La psychoéducation, un soutien décisif pour les aidants

Un nouveau centre de formation à la psychoéducation vient d’ouvrir à Paris. Objectif : former les soignants à l’accompagnement des aidants dans leurs établissements. Basée sur le partage d’informations et d’expériences sur la maladie psychique, la psychoéducation permet de diminuer la culpabilité et le fardeau pour les proches des personnes concernées.  

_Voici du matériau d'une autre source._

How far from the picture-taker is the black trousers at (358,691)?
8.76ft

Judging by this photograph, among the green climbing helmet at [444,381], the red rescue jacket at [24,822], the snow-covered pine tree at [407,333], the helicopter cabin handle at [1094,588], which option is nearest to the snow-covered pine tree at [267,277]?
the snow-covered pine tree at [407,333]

« Mon fils a été suivi à l’hôpital Sainte-Anne (Paris) et on lui a posé un diagnostic de schizophrénie à l’âge de 18 ans. Cela a été très difficile pour moi, j’avais peur de cette maladie et je n’arrivais pas à accepter ce diagnostic. Je n’arrêtais pas de lui demander de sortir de son lit et je lui reprochais sa paresse. Au lieu de l’aider, je renforçais son angoisse », raconte Bénédicte Chenu, qui a aujourd’hui 62 ans et son fils 32. « Le psychiatre m’a tout de suite proposé de suivre un programme de psychoéducation. Cela a été très bénéfique pour moi. Quand j’ai compris la maladie, j’ai réussi à mieux communiquer avec lui, cela a fait baisser le niveau de stress pour tout le monde. Cela m’a aidée à avoir plus d’empathie. J’ai appris à me focaliser sur les petits progrès de tous les jours », ajoute-t-elle. Forte de cette expérience, Bénédicte a voulu aider d’autres familles traversant les mêmes difficultés. Elle est ainsi devenue pair-aidante famille et fait aujourd’hui partie de l’équipe de formation en place dans le tout-nouveau centre de formation à la psychoéducation qui a ouvert ses portes à Paris, en mai dernier.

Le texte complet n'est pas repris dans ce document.